Antes de convertirse en director del Instituto Cervantes de Tánger, ¿tenía vínculos que le unieran a esa ciudad? 

El vínculo me lo creé yo, con mis visitas. He sido el director del Instituto Cervantes de Tánger hasta el pasado fin de año, durante cuatro años y medio, pero el documental lo hice hace más de 20 años. Antes ya había conocido Tánger, por la mitificación que tenía como ciudad internacional. Había sido una ciudad singular, muy literaria, muy seductora. Había pasado por ella mucha gente, pintores… Tenía esa capacidad de seducción que te daba la impresión de conocerla antes de que la conocieras. Y luego, era también la ciudad del paso al camino marroquí, “bajarse al moro” que decíamos en mi época. El poder de seducción del mundo exótico, del hachís también. Tánger era el primer escaparate, la ciudad que recibía. Desde que era jovencito había bajado unas cuantas veces. Y, en realidad, la historia que me sedujo más fue la que me contaban los tangerinos, del mundo que habían vivido, porque la ciudad es muy bonita y también pequeña, pero lo que hay debajo de ella, en su pasado, es lo que me cautivó.

En esa época de esplendor, el ambiente libre y cosmopolita atrajo a algunos de los referentes literarios de la generación beat. ¿Estos escritores se mezclaban con la población local o vivían sus andanzas al margen de ella?

Eduardo Haro Tecglen, que fue director del diario España, uno de nuestros grandes periodistas -y también Ramón Buenaventura, un escritor tangerino estupendo- dice que eran mundos que habían sido contados por gente que adquirió una dimensión importante, Bowles y otros. En realidad, era una pandilla de “modernos” que iban a vivir su vida, a hacerlo intramuros y sin impregnarse de la ciudad. Allí había mucha facilidad para el ligue gay. No se puede entender Tánger sin esa condición y era parte de la seducción que encontraban muchos de esos escritores. Iban allí porque era barato y fácil, porque había un clima liberal en el que no se cuestionaba nada, nadie se metía con ellos… Pero es verdad que la ciudad tenía una vida que estaba al margen de eso.

La ciudad tenía un recorrido y una impregnación de culturas y de países diferentes. Hablando del nuestro, de los 100.000 habitantes que tenía Tánger, 40.000 eran españoles, casi la mitad de la población. Había tantos españoles como población autóctona. Luego había 10.000 franceses, 5.000 italianos y otras tantas nacionalidades, pero lo español marcó mucho la vida y el ritmo de Tánger desde el principio del siglo XX hasta los años 70.

Fotograma del documental

Una muestra de esa españolidad fue el Teatro Cervantes, muy importante en su época, que acogió a los artistas más célebres del momento.

Vinieron todos.

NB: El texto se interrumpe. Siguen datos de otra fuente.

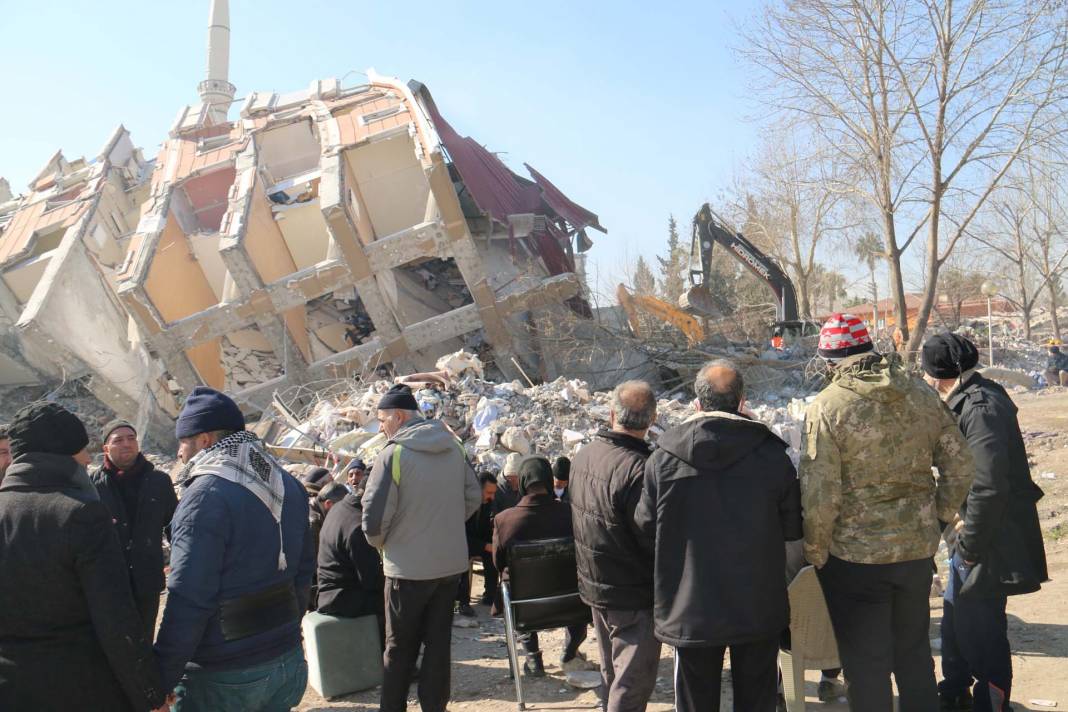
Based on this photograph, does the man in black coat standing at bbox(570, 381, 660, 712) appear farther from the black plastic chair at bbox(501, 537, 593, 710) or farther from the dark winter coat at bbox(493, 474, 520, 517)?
the dark winter coat at bbox(493, 474, 520, 517)

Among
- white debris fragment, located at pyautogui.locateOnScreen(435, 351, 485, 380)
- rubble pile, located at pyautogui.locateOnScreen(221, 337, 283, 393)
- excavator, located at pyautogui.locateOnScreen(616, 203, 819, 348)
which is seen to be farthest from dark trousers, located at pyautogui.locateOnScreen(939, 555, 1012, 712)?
rubble pile, located at pyautogui.locateOnScreen(221, 337, 283, 393)

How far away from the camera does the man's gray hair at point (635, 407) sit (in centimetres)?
364

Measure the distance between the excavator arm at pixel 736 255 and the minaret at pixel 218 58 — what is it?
52.5 feet

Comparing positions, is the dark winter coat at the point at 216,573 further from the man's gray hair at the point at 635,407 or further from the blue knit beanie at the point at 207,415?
the man's gray hair at the point at 635,407

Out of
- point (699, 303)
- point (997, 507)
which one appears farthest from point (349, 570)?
point (699, 303)

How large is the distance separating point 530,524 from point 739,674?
173 centimetres

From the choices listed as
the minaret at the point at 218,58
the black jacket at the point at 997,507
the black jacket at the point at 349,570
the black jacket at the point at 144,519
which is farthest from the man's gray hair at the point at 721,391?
the minaret at the point at 218,58

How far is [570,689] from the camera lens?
4.83 meters

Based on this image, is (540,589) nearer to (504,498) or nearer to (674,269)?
(504,498)

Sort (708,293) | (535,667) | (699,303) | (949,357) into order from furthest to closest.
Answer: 1. (708,293)
2. (699,303)
3. (535,667)
4. (949,357)

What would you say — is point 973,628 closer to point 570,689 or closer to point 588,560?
point 588,560

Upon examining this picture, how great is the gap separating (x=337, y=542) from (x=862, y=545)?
2959 millimetres

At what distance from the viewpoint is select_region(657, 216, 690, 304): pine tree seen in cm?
2616

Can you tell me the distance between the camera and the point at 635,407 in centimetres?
364
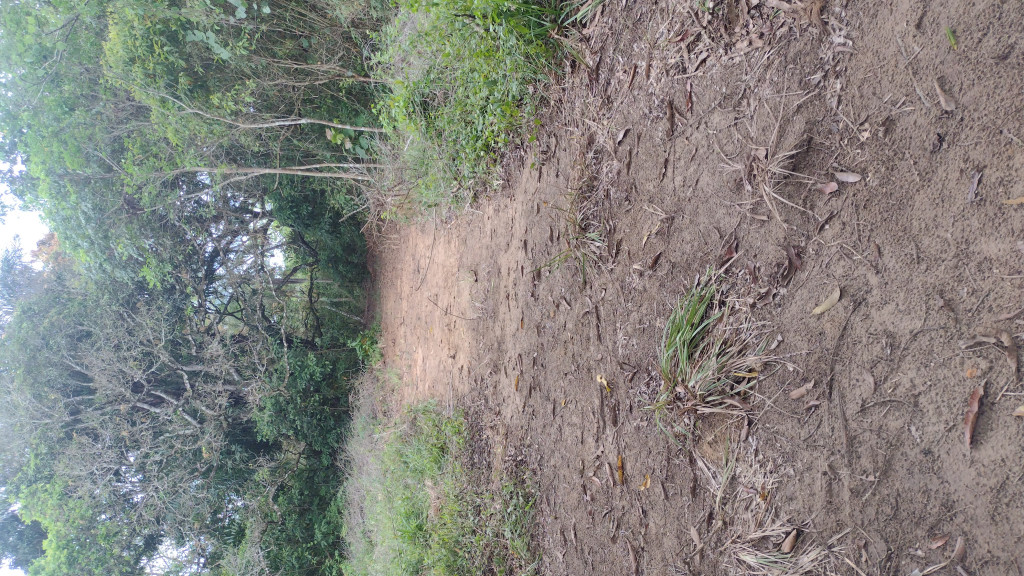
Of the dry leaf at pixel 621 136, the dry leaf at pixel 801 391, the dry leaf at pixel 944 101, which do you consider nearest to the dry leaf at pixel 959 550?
the dry leaf at pixel 801 391

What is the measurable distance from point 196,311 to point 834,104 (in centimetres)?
905

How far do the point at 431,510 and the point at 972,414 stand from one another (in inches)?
160

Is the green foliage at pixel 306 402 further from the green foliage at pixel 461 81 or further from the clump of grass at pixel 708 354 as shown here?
the clump of grass at pixel 708 354

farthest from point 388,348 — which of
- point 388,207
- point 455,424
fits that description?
point 455,424

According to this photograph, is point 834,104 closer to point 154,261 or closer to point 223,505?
point 154,261

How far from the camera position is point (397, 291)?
746cm

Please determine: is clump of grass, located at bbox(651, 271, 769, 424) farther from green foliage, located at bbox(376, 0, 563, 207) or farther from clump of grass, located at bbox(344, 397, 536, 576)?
green foliage, located at bbox(376, 0, 563, 207)

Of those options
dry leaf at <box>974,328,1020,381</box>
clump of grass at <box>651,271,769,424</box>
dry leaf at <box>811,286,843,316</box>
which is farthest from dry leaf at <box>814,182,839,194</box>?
dry leaf at <box>974,328,1020,381</box>

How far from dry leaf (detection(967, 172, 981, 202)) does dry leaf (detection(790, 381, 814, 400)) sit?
0.77 meters

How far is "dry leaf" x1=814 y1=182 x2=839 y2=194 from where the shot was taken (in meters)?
1.88

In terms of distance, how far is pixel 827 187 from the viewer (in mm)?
1908

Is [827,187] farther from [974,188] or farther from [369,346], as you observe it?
[369,346]

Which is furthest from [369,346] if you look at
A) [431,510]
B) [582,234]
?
[582,234]

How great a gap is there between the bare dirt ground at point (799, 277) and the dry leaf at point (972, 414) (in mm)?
14
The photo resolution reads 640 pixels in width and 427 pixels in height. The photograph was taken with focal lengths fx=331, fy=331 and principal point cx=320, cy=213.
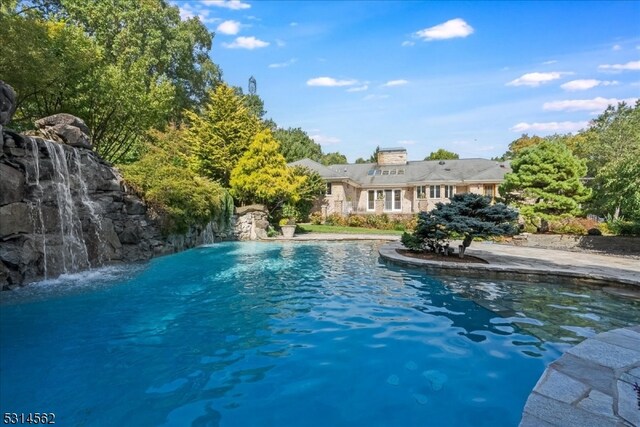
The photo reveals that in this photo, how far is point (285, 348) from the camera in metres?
4.45

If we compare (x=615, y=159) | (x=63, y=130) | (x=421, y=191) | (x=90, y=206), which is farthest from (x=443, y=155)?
(x=63, y=130)

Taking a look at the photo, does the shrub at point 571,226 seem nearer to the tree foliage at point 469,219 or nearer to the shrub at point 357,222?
the tree foliage at point 469,219

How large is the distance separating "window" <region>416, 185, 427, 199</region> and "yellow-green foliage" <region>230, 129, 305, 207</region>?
1361 centimetres

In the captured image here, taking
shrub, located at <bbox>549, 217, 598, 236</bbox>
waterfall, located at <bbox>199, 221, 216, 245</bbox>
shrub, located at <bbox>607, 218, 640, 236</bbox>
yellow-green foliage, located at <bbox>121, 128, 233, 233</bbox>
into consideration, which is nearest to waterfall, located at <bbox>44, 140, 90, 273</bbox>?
yellow-green foliage, located at <bbox>121, 128, 233, 233</bbox>

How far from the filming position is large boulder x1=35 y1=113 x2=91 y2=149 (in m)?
9.34

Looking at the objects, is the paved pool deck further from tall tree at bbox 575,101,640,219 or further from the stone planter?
the stone planter

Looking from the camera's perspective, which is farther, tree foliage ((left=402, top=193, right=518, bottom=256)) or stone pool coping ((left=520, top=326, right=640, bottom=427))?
tree foliage ((left=402, top=193, right=518, bottom=256))

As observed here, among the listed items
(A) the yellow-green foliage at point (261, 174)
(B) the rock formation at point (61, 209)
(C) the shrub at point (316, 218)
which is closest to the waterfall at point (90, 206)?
(B) the rock formation at point (61, 209)

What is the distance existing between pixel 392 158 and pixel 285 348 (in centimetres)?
3158

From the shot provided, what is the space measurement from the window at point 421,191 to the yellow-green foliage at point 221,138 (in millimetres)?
15238

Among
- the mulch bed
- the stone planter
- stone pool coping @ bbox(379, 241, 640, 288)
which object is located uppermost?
the stone planter

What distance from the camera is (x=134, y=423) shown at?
289 centimetres

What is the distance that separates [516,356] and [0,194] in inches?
382

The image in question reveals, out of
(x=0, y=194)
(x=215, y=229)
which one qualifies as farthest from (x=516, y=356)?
(x=215, y=229)
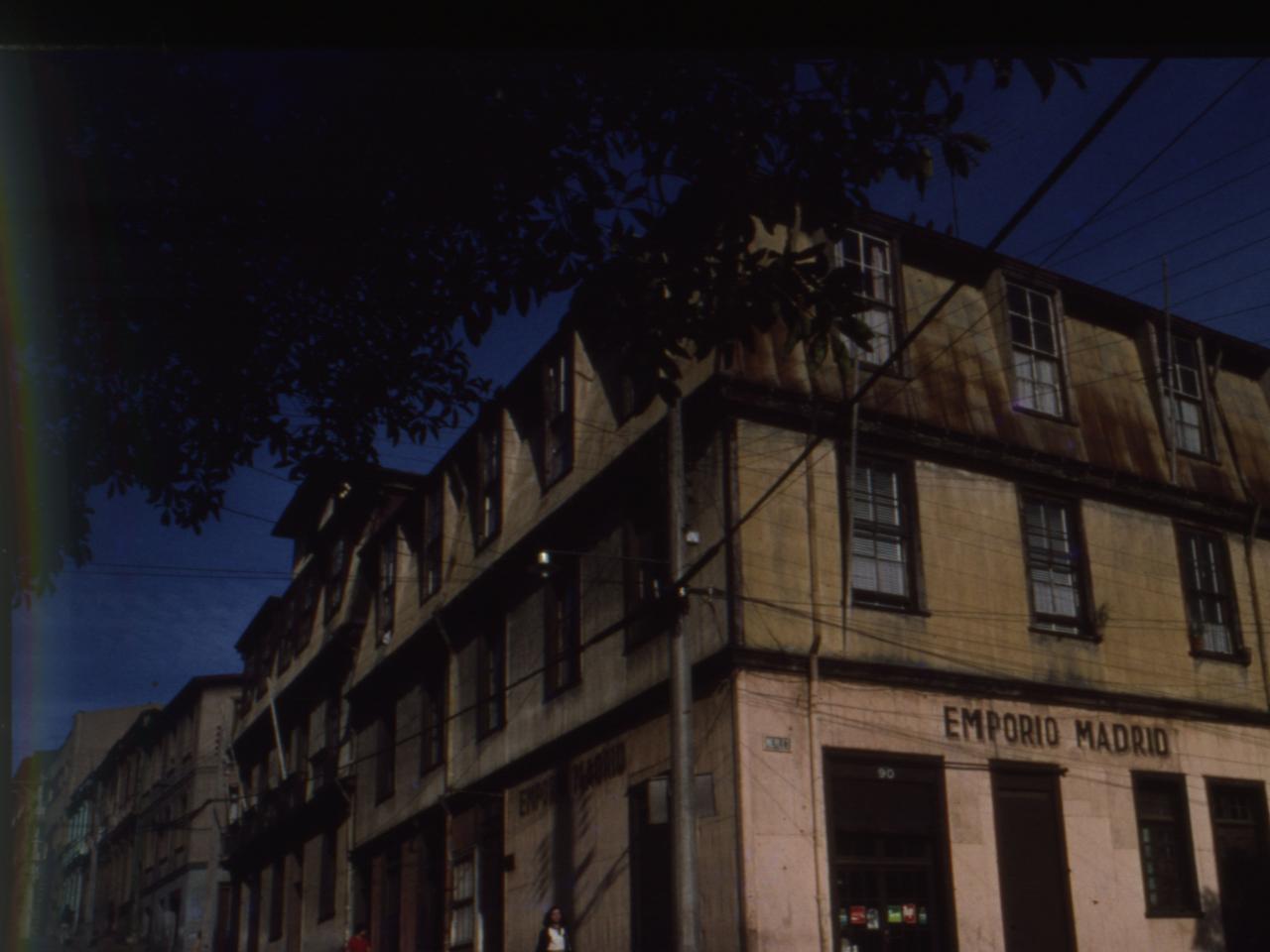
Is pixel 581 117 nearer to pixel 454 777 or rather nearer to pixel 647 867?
pixel 647 867

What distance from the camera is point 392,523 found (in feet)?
110

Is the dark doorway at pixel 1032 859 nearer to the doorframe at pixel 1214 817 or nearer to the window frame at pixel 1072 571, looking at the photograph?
the window frame at pixel 1072 571

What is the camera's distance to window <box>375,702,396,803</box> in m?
31.3

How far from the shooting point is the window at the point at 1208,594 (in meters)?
22.9

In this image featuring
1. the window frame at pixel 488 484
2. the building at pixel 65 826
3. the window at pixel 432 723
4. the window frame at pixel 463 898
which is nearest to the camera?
the window frame at pixel 463 898

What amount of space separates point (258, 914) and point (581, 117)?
131 feet

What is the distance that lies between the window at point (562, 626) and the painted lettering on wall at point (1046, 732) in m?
6.27

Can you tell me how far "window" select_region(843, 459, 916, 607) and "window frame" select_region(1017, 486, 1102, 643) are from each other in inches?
95.2

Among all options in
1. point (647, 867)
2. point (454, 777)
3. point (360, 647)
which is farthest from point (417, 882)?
point (647, 867)

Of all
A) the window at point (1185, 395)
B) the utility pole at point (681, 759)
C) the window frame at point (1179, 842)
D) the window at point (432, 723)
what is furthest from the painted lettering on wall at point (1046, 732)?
the window at point (432, 723)

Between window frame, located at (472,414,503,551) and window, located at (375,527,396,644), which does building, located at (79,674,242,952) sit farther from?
window frame, located at (472,414,503,551)

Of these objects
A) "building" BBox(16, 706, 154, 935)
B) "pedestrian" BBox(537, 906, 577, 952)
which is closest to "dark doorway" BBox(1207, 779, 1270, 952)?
"pedestrian" BBox(537, 906, 577, 952)

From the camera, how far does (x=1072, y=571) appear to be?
21.5m

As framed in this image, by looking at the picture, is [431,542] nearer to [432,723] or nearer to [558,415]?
[432,723]
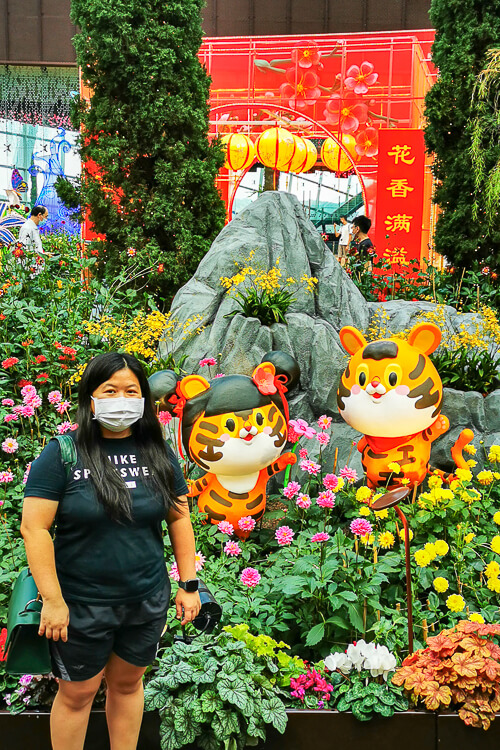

El Cervantes se levantó por el empeño privado de una familia que hizo dinero allí y quiso tener un teatro español, a donde vinieran grupos de música, de folclore, de teatro… Se construyó un teatro modernista precioso, el más grande que había entonces en África, al igual que lo fue el hospital español. Por allí pasaron desde Caruso, Lola Flores y Antonio Molina hasta Juanito Valderrama, grupos de teatro, de folclore… la programación era espectacular. También había una plaza de toros, donde torearon algunos de los toreros más famosos, el Cordobés entre otros, a finales de los 50 o principios de los 60. Había una feria de abril como la de Sevilla, procesiones… un mundo mezclado. También resultaba muy interesante la presencia de la población judía, que no era muy numerosa pero sí  importante, porque tenía algunos de los mejores negocios, era una comunidad muy asentada. Algunos procedían de familias expulsadas de España que se habían quedado por el Estrecho, muchos en Tánger, algunos en Larache y otras poblaciones.

En ese ambiente de respeto y convivencia entre diferentes religiones y culturas, ¿había matrimonios mixtos?

Pocos. Normalmente los cristianos se casaban entre ellos, al igual que los judíos y los musulmanes. Sí que hubo algunos, pero eran la excepción, casi una rareza, debido a que uno de los dos tenía que renunciar a su religión. Una amiga mía que ha muerto hace poco, con cien años, un personaje maravilloso, Julia Schumacher, a quien llamaban una de las chicas de oro en Tánger, me contó que cuando un chico de 17 o 18 años le pidió relaciones y su padre se enteró de que era judío, se opuso. Entonces, él se convirtió inmediatamente al catolicismo. No obstante, entonces muchos se casaban por lo civil.

Fotograma del documental

En el documental se cita a Ángel Vázquez, autor una novela de culto: La vida perra de Juanita Narboni. Pese a ser ganador del Premio Planeta por Se enciende y apaga la luz, murió sumido en la pobreza en una pensión de Madrid. ¿Qué destacaría de este escritor fascinante? ¿En España goza del reconocimiento que merecería?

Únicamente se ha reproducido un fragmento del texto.